ADDENDUM TO MANAGEMENT AGREEMENT

EX-10.6 8 v156498_ex10-6.htm EXHIBIT 10.6
ADDENDUM TO MANAGEMENT AGREEMENT

THIS ADDENDUM TO MANAGEMENT AGREEMENT (“Addendum”) dated February 29, 2008 is by and between UNIVERSAL CAPITAL MANAGEMENT, INC. and VYSTAR CORPORATION This Addendum amends and modifies that certain Management Agreement dated January 31, 2008 between the parties hereto.

1.
Paragraphs 3. and 4. of the Management Agreement entitled “Term and Termination” and “Compensation” respectively, are deleted in their entirety and replaced with the following:

3.
Term and Termination

(a)        This Agreement shall be effective as of the Effective Date and, subject to the provisions of section (b) of this Section 3, shall terminate after one (1) year (the “Term”). The Term shall be automatically extended from year to year in the absence of ninety (90) days’ notice from one party to the other.
 
(b)        Notwithstanding the provisions of subsection (a) of this Section 3, (i) Manager can terminate this Agreement at any time upon thirty (30) days’ notice to VYSTAR upon VYSTAR’s failure to pay the amounts required hereunder, and (ii) VYSTAR can terminate this Agreement after thirty (30) days’ notice to Manager of Manager’s material failure to fulfill its obligations hereunder and Manager’s failure to correct such failure during such time period.

Records provided:
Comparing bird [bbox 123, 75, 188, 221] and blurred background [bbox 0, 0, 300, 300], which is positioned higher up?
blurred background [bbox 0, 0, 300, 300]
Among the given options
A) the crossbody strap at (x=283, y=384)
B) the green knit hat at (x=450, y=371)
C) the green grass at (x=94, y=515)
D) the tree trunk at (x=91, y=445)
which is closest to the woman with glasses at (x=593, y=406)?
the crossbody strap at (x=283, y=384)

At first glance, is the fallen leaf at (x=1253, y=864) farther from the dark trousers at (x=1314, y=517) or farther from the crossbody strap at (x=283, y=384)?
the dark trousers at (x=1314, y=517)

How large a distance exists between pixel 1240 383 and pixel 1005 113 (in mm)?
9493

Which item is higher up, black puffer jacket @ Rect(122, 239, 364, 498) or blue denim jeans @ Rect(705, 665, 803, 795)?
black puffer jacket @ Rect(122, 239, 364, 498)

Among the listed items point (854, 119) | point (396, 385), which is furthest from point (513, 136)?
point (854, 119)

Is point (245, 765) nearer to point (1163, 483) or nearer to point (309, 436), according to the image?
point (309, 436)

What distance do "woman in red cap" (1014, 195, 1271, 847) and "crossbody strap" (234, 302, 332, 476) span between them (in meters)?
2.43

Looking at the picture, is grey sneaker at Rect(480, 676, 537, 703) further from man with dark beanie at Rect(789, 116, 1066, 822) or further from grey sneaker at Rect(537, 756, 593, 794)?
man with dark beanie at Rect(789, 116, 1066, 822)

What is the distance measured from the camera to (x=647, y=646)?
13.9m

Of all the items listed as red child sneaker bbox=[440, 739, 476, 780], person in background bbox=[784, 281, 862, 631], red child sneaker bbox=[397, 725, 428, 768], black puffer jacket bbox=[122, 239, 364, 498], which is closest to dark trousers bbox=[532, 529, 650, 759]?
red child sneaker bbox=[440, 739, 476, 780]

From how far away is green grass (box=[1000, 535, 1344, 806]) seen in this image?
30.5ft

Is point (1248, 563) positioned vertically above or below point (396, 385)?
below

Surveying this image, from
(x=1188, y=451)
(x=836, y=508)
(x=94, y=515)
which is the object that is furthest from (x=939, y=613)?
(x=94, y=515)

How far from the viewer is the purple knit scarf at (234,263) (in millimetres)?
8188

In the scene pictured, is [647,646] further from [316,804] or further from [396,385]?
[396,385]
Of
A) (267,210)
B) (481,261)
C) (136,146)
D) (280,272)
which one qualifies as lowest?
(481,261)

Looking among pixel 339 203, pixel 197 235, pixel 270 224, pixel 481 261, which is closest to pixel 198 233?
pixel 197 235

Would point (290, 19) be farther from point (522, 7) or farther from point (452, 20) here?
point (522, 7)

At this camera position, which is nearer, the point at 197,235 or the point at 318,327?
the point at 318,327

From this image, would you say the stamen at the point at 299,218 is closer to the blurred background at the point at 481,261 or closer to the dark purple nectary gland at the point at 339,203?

Written task 1: Could you quote the management agreement addendum word for word, between "Paragraphs 3. and" and "to the other.", inclusive?
Written task 2: How would you render this sentence from the management agreement addendum in Spanish: "The Term shall be automatically extended from year to year in the absence of ninety (90) days’ notice from one party to the other."
Written task 3: Can you continue the management agreement addendum, starting right after its last sentence shown?

Expected output 1:
Paragraphs 3. and 4. of the Management Agreement entitled “Term and Termination” and “Compensation” respectively, are deleted in their entirety and replaced with the following:

3.
Term and Termination

(a)        This Agreement shall be effective as of the Effective Date and, subject to the provisions of section (b) of this Section 3, shall terminate after one (1) year (the “Term”). The Term shall be automatically extended from year to year in the absence of ninety (90) days’ notice from one party to the other.

Expected output 2: El Plazo se prorrogará automáticamente de año en año a falta de un preaviso de noventa (90) días de una parte a la otra.

Expected output 3:
 
(c)        Not withstanding any other provision of subsections (a) or (b) of this Section 3, Manager will earn Sixty-Five percent (65%) of the Compensation, Section 4, for the Agreement as of January 31, 2008.
 
4.
Compensation

(c)        Within thirty (30) days of the signing of this agreement Vystar shall pay Manager for the Services by delivering to Manager a Warrant, pursuant to a Warrant agreement attached hereto as Exhibit C, to purchase up to One Million (1,000,000) shares of the common stock of the Company at an exercise price of $0.01. If the Term of this Agreement extends beyond the its Term, VYSTAR shall pay for continuing Services hereunder by delivering five hundred thousand (500,000) additional Warrants to Manager on the anniversary of the Effective Date and each anniversary date thereafter during the term of this Agreement. , and
 
(b)        A Warrant, pursuant to a Warrant agreement attached hereto as Exhibit B, to purchase up to Five Hundred Thousand (500,000) shares of the common stock, par value $.0001 of VYSTAR at an exercise price of $2.00. The Warrant will be exercisable in whole or in part at or before 5:00 p.m. E.S.T. on January 31, 2013.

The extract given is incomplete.